INSTRUCTIONS:
a) In the blog post on convenience and banking, what does Nationwide's recently announced system identify you by?
b) Please return the part of the blog post on convenience and banking between "I’ve always been" and "changed the world.", inclusive.
c) Continue the blog post on convenience and banking from its last sentence.
** Start of TEXT PROVIDED **
This is a guest blog post by Larry Augustin, CEO, SugarCRM

I’ve always been wary of generalisations but I’d guess that most people, if you asked them, would value ‘convenience’ pretty highly when rating the organisations and services with which they regularly interact. Indeed, the pursuit of convenience has been the energy that has driven several millennia of human progress. To use, dare I say it, a convenient example, the wheel was not invented as an abstract project, simply for the joy of its creation, but instead to serve a very real need. And as such, convenience changed the world.

In more modern contexts, convenience doesn’t always equate to epoch-defining moments of change; the fact that my email client now shows me a list of recently-saved files when I click on the attachment button isn’t going to usher in a new era of humanity but it is very useful. And it’s made my life a tiny bit better as a result.

The same model of incremental convenience can be witnessed across all areas, but in the banking sector the pace of innovation would appear to be notably rapid. For several years now, we’ve had the option to bank via our smartphones but in the past eighteen months the functionality of banking apps has grown considerably more complex.  This change has come in small but frequent increments, to the extent that there’s little that I can’t now do with account via my phone whilst sitting on my couch.

However, the technological innovations keep coming: from NatWest incorporation of Apple’s TouchID to negate the need for complex pin codes, to HSBC’s voice-recognition software that does the same thing, through to Nationwide’s recently-announced system that identifies you by the way you hold and interact with your device; technology is becoming a much closer to what we’d always thought the future would look like. Surely iris-recognition via your phone is only a couple of operating system iterations away?

There’s also been a slight stirring in the previously unshakable position of the UK’s high street banks, with start-ups like Atom bringing a fresh, youthful verve to both their advertising and their mobile-only product offering. Whether you decide to entrust your life savings to a bank that feels a little like an advert for a new organic coffee bar is completely up to you, but the fact that they exist and are making a lot of noise is indicative of incremental changes moving towards a fundamental shift.
** End of TEXT PROVIDED **
** Start of RECORD EXCERPTS **
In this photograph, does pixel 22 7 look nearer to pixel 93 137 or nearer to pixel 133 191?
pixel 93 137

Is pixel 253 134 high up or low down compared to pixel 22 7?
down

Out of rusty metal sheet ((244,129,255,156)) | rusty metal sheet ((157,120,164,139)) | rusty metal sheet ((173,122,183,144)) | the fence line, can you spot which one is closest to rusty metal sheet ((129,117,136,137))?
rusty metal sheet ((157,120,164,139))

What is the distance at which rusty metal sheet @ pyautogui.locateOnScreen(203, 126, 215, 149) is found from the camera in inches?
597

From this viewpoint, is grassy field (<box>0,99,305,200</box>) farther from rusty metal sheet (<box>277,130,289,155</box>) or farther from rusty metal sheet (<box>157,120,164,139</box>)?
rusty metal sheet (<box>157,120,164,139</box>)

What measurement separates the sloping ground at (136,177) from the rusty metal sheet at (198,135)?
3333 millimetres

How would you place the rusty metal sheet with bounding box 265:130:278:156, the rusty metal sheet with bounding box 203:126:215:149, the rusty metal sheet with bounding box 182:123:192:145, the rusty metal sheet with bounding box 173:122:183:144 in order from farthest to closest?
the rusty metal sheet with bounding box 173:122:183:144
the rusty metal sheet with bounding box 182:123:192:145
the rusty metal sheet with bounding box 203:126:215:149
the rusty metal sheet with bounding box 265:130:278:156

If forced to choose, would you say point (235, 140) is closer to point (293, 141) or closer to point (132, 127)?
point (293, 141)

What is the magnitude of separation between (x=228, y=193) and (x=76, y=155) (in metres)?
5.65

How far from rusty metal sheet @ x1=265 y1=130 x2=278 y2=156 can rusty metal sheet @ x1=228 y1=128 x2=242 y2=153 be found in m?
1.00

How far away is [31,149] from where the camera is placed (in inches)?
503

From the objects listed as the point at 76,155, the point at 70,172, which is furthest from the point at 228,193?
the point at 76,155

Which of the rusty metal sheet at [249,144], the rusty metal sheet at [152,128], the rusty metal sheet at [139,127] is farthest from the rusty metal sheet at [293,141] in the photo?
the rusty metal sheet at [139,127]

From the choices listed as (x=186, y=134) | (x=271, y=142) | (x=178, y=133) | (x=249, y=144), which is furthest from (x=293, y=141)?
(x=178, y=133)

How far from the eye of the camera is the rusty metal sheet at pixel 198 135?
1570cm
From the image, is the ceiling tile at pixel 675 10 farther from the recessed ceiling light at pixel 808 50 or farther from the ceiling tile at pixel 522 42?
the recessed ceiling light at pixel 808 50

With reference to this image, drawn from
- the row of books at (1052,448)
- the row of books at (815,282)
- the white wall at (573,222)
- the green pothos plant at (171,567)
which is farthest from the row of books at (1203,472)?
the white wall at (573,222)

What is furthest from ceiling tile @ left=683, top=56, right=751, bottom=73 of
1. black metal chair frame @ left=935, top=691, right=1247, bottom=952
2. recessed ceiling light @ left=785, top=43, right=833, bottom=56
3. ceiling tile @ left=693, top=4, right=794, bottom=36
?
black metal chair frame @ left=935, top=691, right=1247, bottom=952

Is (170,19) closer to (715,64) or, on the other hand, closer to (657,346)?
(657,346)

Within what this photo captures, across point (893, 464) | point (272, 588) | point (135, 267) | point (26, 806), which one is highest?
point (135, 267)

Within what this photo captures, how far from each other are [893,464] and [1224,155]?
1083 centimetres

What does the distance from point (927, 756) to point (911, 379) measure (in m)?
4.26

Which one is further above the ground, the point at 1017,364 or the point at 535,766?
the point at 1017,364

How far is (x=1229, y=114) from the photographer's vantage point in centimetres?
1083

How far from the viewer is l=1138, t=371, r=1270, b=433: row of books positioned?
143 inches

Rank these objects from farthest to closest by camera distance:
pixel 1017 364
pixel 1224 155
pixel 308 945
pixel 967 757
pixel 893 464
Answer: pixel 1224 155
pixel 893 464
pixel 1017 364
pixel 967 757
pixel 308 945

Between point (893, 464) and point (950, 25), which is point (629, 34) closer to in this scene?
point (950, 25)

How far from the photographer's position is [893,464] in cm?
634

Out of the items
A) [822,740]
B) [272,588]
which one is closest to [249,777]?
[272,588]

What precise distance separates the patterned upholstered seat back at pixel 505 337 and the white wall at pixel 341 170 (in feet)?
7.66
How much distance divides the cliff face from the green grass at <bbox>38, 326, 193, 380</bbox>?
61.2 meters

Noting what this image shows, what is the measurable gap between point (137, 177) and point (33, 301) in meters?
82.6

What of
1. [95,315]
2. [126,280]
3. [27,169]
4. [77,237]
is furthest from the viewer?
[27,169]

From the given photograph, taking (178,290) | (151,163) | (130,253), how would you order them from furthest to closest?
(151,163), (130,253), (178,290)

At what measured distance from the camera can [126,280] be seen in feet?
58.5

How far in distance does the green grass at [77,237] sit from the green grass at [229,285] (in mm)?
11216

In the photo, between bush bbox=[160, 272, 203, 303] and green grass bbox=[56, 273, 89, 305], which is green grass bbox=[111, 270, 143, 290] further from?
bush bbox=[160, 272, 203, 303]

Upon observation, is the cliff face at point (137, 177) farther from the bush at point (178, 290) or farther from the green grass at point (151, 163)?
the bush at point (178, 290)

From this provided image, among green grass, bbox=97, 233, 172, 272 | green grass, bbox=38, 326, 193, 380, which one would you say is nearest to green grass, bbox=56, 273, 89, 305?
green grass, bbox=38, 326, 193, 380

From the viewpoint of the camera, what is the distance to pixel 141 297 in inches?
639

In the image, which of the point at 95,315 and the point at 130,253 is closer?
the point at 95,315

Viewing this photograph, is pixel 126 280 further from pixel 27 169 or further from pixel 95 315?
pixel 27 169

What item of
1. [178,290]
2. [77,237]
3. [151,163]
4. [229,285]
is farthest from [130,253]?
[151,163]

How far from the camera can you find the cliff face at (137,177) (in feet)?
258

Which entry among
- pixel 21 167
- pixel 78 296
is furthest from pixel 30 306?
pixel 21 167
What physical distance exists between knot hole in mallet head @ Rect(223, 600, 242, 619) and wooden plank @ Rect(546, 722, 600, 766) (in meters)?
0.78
** End of RECORD EXCERPTS **
ANSWERS TO THE EXERCISE:
a) It identifies you by the way you hold and interact with your device.

b)
I’ve always been wary of generalisations but I’d guess that most people, if you asked them, would value ‘convenience’ pretty highly when rating the organisations and services with which they regularly interact. Indeed, the pursuit of convenience has been the energy that has driven several millennia of human progress. To use, dare I say it, a convenient example, the wheel was not invented as an abstract project, simply for the joy of its creation, but instead to serve a very real need. And as such, convenience changed the world.

c)
A recent survey by Temenos predicted that ‘retail banking will be fully automated by 2020’. Certainly this prediction doesn’t seem fanciful and indeed it is supported by a recent BBC report claiming that there were 600 high street branch closures during 2015.

Losing high street branches may well be cost effective but is it leading to greater convenience? Many argue that the rush towards full automation means that banks are failing to cater to the needs of their elderly customers and indeed you don’t need to be elderly to feel somewhat bewildered when walking into a bank and being greeted by a row of iPads rather than a person sitting behind a desk.

Greater convenience is of course desirable but not if it’s at the expense of customer service and technology should not be used simply to remove human beings from customer interactions. However, when they are combined, when the smartest software is used by the most attentive customer services teams then great things can happen. CRM technologies have the potential to deliver bespoke, responsive and timely interactions that reduce unnecessary communications and ensure that the customer is made to feel that they’re both valued and understood.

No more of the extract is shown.